By participating in Rwanda’s hospital accreditation program, Kibungo Hospital decreased its rate of post-caesarean infections to less than 1 percent just two years later. 

Through the national accreditation program, all provincial and district hospitals in Rwanda are assessed twice per year, based on key risk areas. Hospitals then put measures in place to improve services and minimize these risks, improving health care quality across the country.

The accreditation process, which was initiated in 2013 under the USAID-funded, MSH-led Integrated Health Systems Strengthening Project (IHSSP) and receives ongoing support from the Rwanda Health System Strengthening (RHSS) project, has taught Kibungo staff sterilization techniques and other best practices to reduce the risk of infection at every step of service delivery.

Doctors now clean their hands with hand sanitizer kept in their pockets at all times. Mothers are transported to the operating room on a stretcher used only between the maternal ward and the operating room to reduce of the possibility contamination from other parts of the hospital. And before beginning surgery, doctors follow strict clinical guidelines for cleaning the incision site. According to Dr. Xavier Uwimana, the hospital quality improvement trainer, this culture of standard-driven quality has developed as a result of the accreditation process. 

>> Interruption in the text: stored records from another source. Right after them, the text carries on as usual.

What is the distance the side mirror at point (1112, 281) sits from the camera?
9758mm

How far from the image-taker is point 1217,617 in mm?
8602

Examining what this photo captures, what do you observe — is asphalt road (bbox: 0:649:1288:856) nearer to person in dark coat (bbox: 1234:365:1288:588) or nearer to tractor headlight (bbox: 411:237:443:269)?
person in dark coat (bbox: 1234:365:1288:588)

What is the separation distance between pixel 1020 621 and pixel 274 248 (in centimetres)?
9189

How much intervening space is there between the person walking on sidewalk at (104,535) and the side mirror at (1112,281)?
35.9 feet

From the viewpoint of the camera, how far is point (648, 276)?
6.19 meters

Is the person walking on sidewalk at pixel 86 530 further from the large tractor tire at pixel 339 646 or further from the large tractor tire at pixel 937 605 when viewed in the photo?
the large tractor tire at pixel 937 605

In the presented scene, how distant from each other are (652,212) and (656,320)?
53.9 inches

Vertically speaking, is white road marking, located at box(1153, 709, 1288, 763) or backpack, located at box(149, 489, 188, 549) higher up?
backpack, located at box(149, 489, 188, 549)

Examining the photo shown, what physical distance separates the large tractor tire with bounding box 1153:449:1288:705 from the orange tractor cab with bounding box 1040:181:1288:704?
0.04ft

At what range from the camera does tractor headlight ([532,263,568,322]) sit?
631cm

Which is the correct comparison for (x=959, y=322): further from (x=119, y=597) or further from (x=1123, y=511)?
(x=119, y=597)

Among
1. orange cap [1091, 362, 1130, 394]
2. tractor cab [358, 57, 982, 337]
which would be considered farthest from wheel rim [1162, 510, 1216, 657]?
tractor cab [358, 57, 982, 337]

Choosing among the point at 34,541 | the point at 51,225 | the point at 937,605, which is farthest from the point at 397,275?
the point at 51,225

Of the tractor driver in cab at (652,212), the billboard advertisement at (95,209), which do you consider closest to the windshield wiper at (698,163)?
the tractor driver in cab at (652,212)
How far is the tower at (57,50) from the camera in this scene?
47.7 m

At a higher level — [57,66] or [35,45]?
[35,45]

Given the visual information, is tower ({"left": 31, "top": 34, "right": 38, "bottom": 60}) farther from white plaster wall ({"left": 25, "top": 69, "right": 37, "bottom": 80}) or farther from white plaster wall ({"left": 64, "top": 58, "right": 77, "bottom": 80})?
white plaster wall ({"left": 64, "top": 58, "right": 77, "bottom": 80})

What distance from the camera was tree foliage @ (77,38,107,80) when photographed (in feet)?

The hospital’s commitment to infection control doesn’t end once the sutures are sewn. Doctors also work with patients to ensure women know how to minimize the risk of post-caesarian infection once they leave the hospital. They encourage women to bathe regularly, gently clean the area around the incision, and change their bedding frequently.

“The medical staff have really supported me just by telling me what I need to do to be safe more often,” said Helen. “They also demonstrate it so that I don’t make any mistakes when I finally go home.”